Publié le par dans Licenciement.

L’entretien préalable à un licenciement ou à une rupture anticipée du contrat de travail à durée déterminée (CDD) est l’occasion d’échanger sur les motifs qui vous conduisent à vous séparer d’un salarié. Vous pouvez être assisté lors de cet entretien (tout comme le salarié), mais attention à ne pas dépasser les limites.

L’entretien préalable est un moment important avant d’envisager un licenciement ou une rupture anticipée du contrat à durée déterminée.

L’entretien préalable est l’occasion d’échanger, de dialoguer avec le salarié :

  • vous lui présentez les motifs vous conduisant à envisager la rupture de son contrat ;
  • vous recueillez ses explications (Code du travail, article L. 1232–3).

Pour maîtriser la procédure de licenciement, les Editions Tissot vous proposent leur ouvrage « La fin du contrat de travail » et la formation « rupture du contrat de travail étape par étape ».

Entretien préalable : qui peut être présent ?

En tant qu’employeur, vous ne pouvez être assisté que par une personne appartenant au personnel de l’entreprise,à condition que cela ne porte pas atteinte aux intérêts du salarié.

L’entretien préalable ne doit pas se transformer en enquête. Par exemple, la présence de quatre personnes (le directeur, deux vice-présidents et la trésorière de l’association) au cours de l’entretien préalable a pour effet de « détourner » la procédure de son objet.

Si vous choisissez une personne qui n’appartient pas à l’entreprise, vous serez condamné à payer des dommages et intérêts pour non-respect de la procédure.

La Cour de cassation, dans un arrêt du 5 mai 2010 que vous pouvez télécharger gratuitement, a donné des précisions concernant l’entretien préalable à la rupture du contrat de travail.



Dans cette affaire, il s’agit d’un entretien préalable à la rupture anticipée d’un CDD pour faute grave. Lors de cet entretien, une salariée, infirmière, assistait l’employeur pour être confrontée au salarié en CDD, le questionner et confirmer les propos reprochés. Cette salariée infirmière a, par ailleurs, confirmé, dans des attestations, les faits reprochés au salarié.

L’infirmière est intervenue en une seule occasion, lors de l’entretien, pour confirmer des propos reprochés au salarié, que celui-ci a aussitôt niés.

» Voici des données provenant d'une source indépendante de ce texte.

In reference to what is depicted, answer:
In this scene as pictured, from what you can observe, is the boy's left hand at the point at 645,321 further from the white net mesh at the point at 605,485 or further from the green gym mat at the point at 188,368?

Le salarié conteste la rupture, qui est pour lui abusive. Pour lui, l’employeur a détourné l’objet de l’entretien préalable en le transformant en enquête du fait de la présence et de l’intervention de l’infirmière.

Pour la Cour de cassation, à la lecture du compte-rendu de l’entretien préalable, il n’y a pas eu de détournement de l’objet de l’entretien, ni un empêchement pour les juges de retenir les attestations établies par cette infirmière pour établir les faits reprochés au salarié en CDD.

La présence de cette infirmière n’a pas transformé cet entretien en une enquête contre le salarié.


Isabelle Vénuat


(Cour de cassation, chambre sociale, 5 mai 2010, n° 09–40737 : lors d’un entretien préalable à une rupture du contrat de travail, l’employeur peut être assisté, à condition que l’entretien ne se transforme pas en enquête)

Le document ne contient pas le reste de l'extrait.